## Required work
a) According to the news report on the Brighton anti-lockdown protest, what was the size of the crowd at its peak?
b) Carry on the news report on the Brighton anti-lockdown protest from its final sentence.

## Text passage
%%
A WOMAN has been reported for summons following a large anti-lockdown protest in the city last weekend.

The 34-year-old from Brighton has been reported for organising a gathering of more than 30 people.

The protest last Saturday drew a crowd of more than 200 people at its peak.

Mass gatherings are currently prohibited under Regulation 10 of The Health Protection (Coronavirus) Regulations 2020.

The Argus:

The police action follows an investigation by the force into the organised event.

"Should any further offences be identified, we will act upon these," a Sussex Police spokesman said.

"We’d like to remind the public that we will continue to engage, explain and encourage people to follow the government guidelines on coronavirus, and enforcement action will be taken if necessary."

Hundreds of people marched, unmasked, through Brighton and Hove last weekend as part of the anti-lockdown protest.

Many of those involved held banners and placards emblazoned with messages such as "we are in the middle of a mass hypnosis" and "you can stuff your vaccine up your a***".

The group congregated at the Peace Statue in Hove, with one protester announcing through a megaphone that the group had been asked to only walk in pairs.

"We're not going to hang around, we're going to keep marching. We're not going to do any speeches," they said.
%%
## Data section
%%
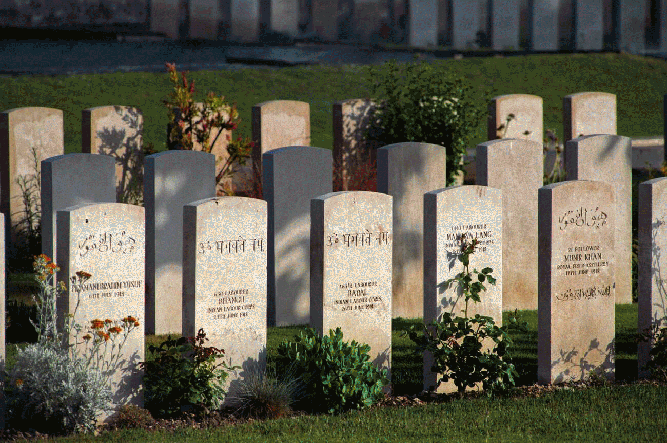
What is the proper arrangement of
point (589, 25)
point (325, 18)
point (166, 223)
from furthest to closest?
point (589, 25), point (325, 18), point (166, 223)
%%
## Response list
a) More than 200 people.

b)
"We're just going to walk, we're going to make some noise and we're going to let this government now, we're not taking it any more."

Police officers were present at the protest and said they were "engaging, explaining and encouraging people to follow the regulations".

No arrests were reported following the march.

The Argus:

The demonstration came shortly after the introduction of a second UK lockdown, on November 5, in an attempt to curb the rising coronavirus infection rate in the UK.

These measures, which encourage people to stay at home when possible, will remain in place until December 2.

Restrictions include the enforced closure of pubs and restaurants, unless they are offering takeaways and deliveries, along with non-essential shops, leisure and entertainment venues.

No household mixing is allowed indoors or in private gardens.

People may meet with one person from another household in a public, outdoor space.